Feigned or sincere faith?


Showing his ministerial and paternal affection towards his disciple (2 Timothy 1:3-5) the apostle Paul had impressed in his memories the tears of Timothy, who was the addressee of his day and night prayers. Paul’s talking is motivated by the same faith of Timothy, defined an “unfeigned faith”. Some versions translate “sincere” that means not hypocrite; in fact the latin phrase “sine cera” it means “without a mask”. This expression recalls the kind of faith of those that the Gospel defines hypocrites, that is the Pharisees. They used to show their religiousness, with an attitude that was intended to receive the praise of those around them, and they were impressed by their devotion who was instead just appearance.


Referring to the faith of his disciple he recognizes the same faith that was in his mother Lois and grandmother Eunice. There’s a faith can be transferred from parents to children, that is no the “label faith” who someone confines to the infant baptism where the parents’ faith is transferred to the baby by sprinkling water. Timothy’s faith is visible and it’s the same of his mother and grandmother. For a real and lived spirituality is able to influence those around, and in a sense it can be transferred. It also helps  to a better understanding of the invitation of the Philippian jailer: “Believe on the Lord Jesus Christ, and you will be saved, you and your household” (Atti 16:31).


How do you tell if a faith is feigned or sincere? If is it genuine or hypocrite? First of all a sincere faith does not speak, does not raise its voice: “He will not cry out, nor raise his voice, nor cause his voice to be heard in the street” (Isaiah 42:2). It doesn't shout but acts! It does not boast but it touches in the deep and secret. It is also sincere the faith that urges to take part into the church life not in order to praise the pastor.
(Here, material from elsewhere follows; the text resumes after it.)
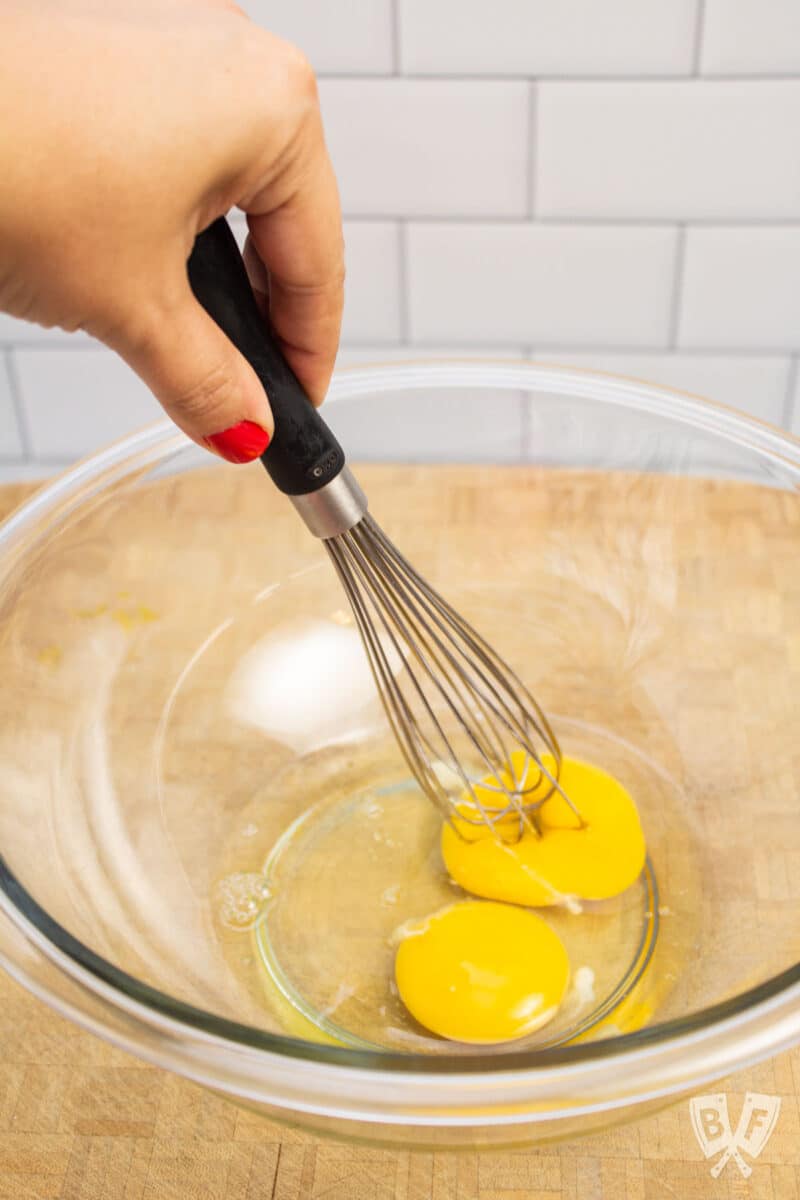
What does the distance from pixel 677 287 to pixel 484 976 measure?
673 mm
Those who base their faith on a man, who one day shall be no more, they will be anywhere but not in church, because they lived a religiosity as sympathy for the servant, so it was  pretended, feigned. When he passes away, everything they believed falls down: there was not a sincere faith on the Lord, rooted in the Scriptures. A hypocrite faith not only falters when the servant dies, but in the smallest trial it will ready to accuse the Lord: “Where are you? Why are you not answering me? I have faith in you, I go to church, You have to do something!”. This attitude will be very close to that of the pharisee in the temple, while he was praying he listed all he did for the Lord, so trying to persuade God.
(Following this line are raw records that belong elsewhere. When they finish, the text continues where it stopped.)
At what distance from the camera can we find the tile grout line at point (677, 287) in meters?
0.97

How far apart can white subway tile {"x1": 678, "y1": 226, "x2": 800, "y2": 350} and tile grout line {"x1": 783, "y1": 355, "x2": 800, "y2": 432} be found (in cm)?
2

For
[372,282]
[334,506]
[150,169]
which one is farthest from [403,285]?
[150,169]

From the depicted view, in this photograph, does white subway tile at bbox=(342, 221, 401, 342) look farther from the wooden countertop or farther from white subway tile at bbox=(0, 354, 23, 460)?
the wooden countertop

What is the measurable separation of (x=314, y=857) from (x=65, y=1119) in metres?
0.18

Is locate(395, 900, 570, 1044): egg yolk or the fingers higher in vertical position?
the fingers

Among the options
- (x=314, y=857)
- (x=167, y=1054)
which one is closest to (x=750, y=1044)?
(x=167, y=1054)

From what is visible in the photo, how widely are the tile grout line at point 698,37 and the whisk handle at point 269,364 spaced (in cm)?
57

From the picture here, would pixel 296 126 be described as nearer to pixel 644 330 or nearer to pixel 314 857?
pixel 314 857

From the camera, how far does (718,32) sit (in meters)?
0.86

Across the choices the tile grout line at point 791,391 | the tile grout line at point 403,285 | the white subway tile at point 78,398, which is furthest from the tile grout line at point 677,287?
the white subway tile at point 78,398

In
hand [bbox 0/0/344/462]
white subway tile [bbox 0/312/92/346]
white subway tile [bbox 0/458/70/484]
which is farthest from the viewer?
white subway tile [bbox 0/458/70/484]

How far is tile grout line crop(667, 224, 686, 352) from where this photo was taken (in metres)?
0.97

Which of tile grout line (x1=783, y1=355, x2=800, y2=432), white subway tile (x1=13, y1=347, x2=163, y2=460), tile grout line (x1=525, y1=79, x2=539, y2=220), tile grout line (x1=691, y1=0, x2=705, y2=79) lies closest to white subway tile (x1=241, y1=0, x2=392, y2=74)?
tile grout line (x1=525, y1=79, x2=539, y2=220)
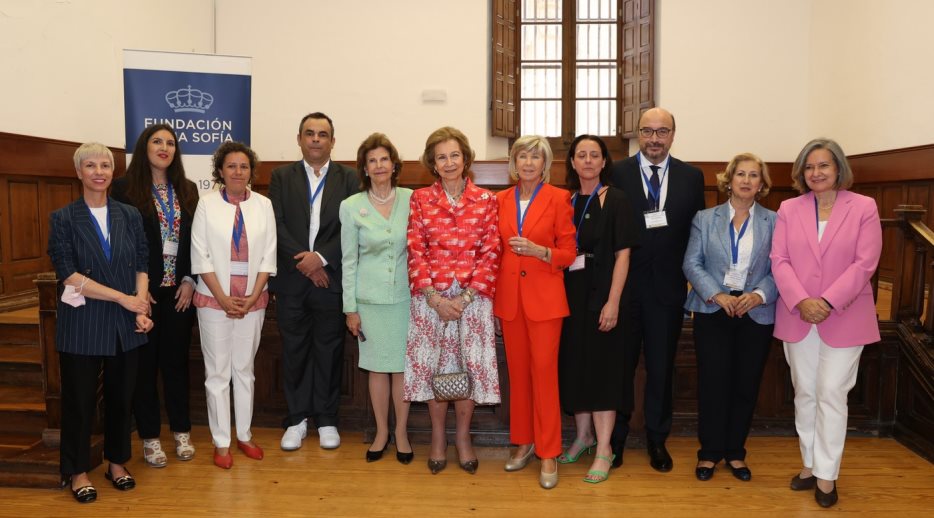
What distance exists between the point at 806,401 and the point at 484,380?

The faith in God is not an acting, appearing while dressing shoes of others, but it is expression of a life to be lived in his wholeness. He is always with us even when we turn our thoughts to God or when we dedicate ourselves to personal matters. When we think to Him we turn our attention to Him, but when we’re busy with our things He watches over us. If God watches our life also when we pronounce some words, the same is for those around us, who could recognize a sincere faith, without hypocrisy, unfeigned faith as the apostle Paul with Timothy. I don’t think a hypocrite faith is able to see miracles every day, so assuring health and wellness on a daily basis. Who thinks that this is the unfeigned faith, in the right moment he will be facing adverse situations he will have two chances: to declare he doesn’t have faith or suppose God doesn’t exist. A sincere faith doesn’t measure God existence according to what we have or not, but it looks beyond, raising the sight on things above where no thief comes near and no moth and rust destroys.
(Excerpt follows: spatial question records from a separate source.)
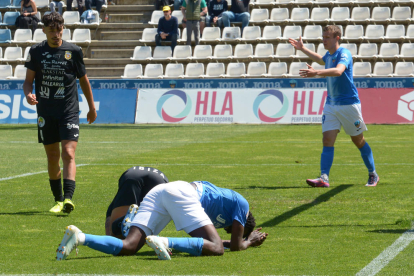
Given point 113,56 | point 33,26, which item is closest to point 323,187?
point 113,56

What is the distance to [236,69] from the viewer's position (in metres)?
24.5

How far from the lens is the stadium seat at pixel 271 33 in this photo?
25828 mm

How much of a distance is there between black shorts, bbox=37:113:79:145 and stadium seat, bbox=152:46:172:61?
18527mm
Although the faith is a gift, to keep it alive and real it requires care on our part. Making statement of faith it does not mean signing a contract that controls our spiritual life forever, giving us an exclusive right to receive only from above. In the same letter the apostle Paul encourages Timothy: “I remind you to stir up the gift of God which is in you” (2 Timothy 1:6). Faith is like a plant that needs care, it’s a gift that needs to be stirred up, but it’s not up to the Lord to do it, rather it is our duty. We should not ask God what it’s up to us. Paul says to stir up the gift God has given us, that is His grace, His calling to the service. He has given talents to those who are saved and His disciples, but it’s our responsibility to let them prosper and grow. In fact a living faith will see and touch a living God, instead a dead faith will have a dead God. A living faith moves, it can’t be cold and dead! We cannot preach others to seek God, while we do not believe God can solve our problems. Our faith must be real, what’s whitin us must be what comes out. If we feel our faith is going to quit, the only remedy is to stir it up. How? Praying, meditating and acting, that is to put into practice and test the Lord.